What to do with AGL shares?
Yes, AGL Energy Ltd [ASX:AGL] has found its way back to my portfolio in recent weeks. Today, the market continued to be hammered after the US and European markets booked heavy losses.
The problem is right where AGL is situated — the energy market. The oil price has broken through the psychologically important $40 mark, and is headed for a lower level.
This was no doubt a traumatising event for the market. Despite strong demand and decreasing rig counts, the market is very bearish.
As I looked through the previous periods of poor market performance, I immediately concluded that we are in the middle of a market slowdown.

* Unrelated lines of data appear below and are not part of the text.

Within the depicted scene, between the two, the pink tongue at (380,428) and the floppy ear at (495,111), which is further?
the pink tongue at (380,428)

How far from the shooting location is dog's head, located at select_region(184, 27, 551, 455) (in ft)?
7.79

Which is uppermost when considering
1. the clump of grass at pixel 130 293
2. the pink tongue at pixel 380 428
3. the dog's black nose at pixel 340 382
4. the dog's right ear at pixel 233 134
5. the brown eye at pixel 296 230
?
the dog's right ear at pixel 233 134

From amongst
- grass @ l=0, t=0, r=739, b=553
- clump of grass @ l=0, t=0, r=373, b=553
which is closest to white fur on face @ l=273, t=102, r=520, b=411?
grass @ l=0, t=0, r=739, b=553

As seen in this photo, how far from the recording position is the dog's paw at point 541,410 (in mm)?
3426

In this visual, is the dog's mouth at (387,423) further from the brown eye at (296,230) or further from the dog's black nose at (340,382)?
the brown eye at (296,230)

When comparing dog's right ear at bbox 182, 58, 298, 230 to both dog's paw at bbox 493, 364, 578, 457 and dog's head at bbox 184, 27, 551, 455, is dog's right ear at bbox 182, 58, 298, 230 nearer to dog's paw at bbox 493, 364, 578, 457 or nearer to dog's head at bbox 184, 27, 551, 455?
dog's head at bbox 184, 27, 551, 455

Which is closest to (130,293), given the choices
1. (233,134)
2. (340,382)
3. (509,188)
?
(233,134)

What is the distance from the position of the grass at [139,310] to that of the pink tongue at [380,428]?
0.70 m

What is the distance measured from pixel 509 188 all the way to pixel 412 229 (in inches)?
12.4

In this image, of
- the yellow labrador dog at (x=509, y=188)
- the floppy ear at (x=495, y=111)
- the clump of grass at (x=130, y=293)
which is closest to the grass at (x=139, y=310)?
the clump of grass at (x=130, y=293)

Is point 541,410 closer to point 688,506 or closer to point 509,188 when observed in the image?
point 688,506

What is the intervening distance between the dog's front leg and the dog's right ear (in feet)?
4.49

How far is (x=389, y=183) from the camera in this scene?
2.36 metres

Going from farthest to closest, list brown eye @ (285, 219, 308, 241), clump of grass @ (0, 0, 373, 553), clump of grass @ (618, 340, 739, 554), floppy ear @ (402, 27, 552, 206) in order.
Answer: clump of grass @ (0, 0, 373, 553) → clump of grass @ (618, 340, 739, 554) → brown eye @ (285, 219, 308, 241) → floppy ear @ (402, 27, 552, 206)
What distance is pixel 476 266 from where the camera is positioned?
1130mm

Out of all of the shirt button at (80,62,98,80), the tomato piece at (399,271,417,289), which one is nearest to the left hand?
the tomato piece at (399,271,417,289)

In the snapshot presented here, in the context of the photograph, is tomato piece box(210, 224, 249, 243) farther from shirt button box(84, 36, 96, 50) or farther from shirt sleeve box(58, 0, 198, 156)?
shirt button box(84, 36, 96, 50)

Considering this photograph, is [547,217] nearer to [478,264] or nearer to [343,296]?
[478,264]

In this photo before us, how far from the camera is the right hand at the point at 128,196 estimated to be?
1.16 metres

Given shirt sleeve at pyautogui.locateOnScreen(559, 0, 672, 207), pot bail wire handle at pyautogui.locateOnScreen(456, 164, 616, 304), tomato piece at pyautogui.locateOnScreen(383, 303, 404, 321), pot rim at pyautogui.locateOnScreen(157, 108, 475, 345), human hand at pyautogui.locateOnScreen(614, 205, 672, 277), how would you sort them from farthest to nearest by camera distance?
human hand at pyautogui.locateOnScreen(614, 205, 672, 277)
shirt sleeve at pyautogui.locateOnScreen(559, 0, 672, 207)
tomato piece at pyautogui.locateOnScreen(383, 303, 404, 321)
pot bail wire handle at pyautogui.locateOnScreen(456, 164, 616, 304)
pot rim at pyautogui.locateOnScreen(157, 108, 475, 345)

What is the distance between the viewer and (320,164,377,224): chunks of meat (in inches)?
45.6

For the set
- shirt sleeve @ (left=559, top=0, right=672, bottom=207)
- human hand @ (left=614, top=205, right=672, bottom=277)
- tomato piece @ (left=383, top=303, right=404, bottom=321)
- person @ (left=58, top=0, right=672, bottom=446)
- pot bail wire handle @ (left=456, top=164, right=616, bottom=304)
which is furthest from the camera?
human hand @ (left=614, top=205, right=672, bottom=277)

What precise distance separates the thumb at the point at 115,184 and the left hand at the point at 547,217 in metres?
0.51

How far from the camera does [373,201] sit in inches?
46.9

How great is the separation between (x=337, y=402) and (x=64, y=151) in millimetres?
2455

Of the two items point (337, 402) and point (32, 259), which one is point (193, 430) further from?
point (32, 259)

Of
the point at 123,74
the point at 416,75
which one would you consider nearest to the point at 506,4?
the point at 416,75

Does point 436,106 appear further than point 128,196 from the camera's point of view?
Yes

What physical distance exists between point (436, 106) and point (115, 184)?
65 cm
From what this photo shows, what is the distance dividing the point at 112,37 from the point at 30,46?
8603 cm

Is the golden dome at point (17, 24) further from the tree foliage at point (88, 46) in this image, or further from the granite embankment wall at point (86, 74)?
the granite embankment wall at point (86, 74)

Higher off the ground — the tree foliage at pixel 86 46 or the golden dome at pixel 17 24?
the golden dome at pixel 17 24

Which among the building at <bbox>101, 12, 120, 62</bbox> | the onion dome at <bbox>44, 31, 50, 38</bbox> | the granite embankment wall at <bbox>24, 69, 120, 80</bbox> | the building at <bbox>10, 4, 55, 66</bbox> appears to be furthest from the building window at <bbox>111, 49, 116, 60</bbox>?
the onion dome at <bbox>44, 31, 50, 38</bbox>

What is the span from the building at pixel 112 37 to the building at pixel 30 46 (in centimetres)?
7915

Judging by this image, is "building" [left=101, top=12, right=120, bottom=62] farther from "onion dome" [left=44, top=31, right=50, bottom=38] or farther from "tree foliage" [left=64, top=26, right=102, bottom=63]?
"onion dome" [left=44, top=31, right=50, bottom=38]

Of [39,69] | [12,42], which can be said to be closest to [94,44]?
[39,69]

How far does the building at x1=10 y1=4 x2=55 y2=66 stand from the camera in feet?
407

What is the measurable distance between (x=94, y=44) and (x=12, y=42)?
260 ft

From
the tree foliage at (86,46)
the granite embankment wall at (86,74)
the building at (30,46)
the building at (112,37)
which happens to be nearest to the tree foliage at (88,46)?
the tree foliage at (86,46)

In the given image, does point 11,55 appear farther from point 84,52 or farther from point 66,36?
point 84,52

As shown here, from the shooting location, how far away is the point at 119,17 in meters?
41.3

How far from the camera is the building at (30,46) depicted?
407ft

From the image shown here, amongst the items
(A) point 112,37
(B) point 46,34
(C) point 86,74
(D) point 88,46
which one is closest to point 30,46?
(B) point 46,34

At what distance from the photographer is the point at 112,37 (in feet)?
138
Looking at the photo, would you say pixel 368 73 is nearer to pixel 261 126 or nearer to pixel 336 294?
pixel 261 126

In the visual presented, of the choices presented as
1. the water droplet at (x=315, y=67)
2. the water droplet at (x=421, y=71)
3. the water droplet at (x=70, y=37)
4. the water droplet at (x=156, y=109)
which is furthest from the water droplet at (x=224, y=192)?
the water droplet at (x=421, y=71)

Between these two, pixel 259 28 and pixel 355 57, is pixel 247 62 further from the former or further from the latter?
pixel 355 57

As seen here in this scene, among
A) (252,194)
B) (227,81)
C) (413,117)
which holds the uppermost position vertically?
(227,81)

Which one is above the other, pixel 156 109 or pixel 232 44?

In my own hypothetical portfolio, the longest period of drawdown lasted for up to more than 25 weeks. Right now, the current drawdown has only been going for about six weeks.
Needless to say, we could be going for a steeper and longer slowdown in the markets.
For investors, it comes down to this. It is very hard to make a profit when the whole market is heading downward. Because the probability of picking out winning trades in a bearish market is much harder than in a bull market.
It means your portfolio is going to experience some setbacks.
You need to make sure that you have sufficient reserve set aside to combat the erosion effect of the losses. And only withdraw from the market if your portfolio has reached a quantifiable level of significant drawdown.
I know it is tempting to the leave the market when things are going bad, but that decision is best made quantitatively.
AGL remains a strong stock, therefore I am holding onto it. But it will not be immune to the market slowdown.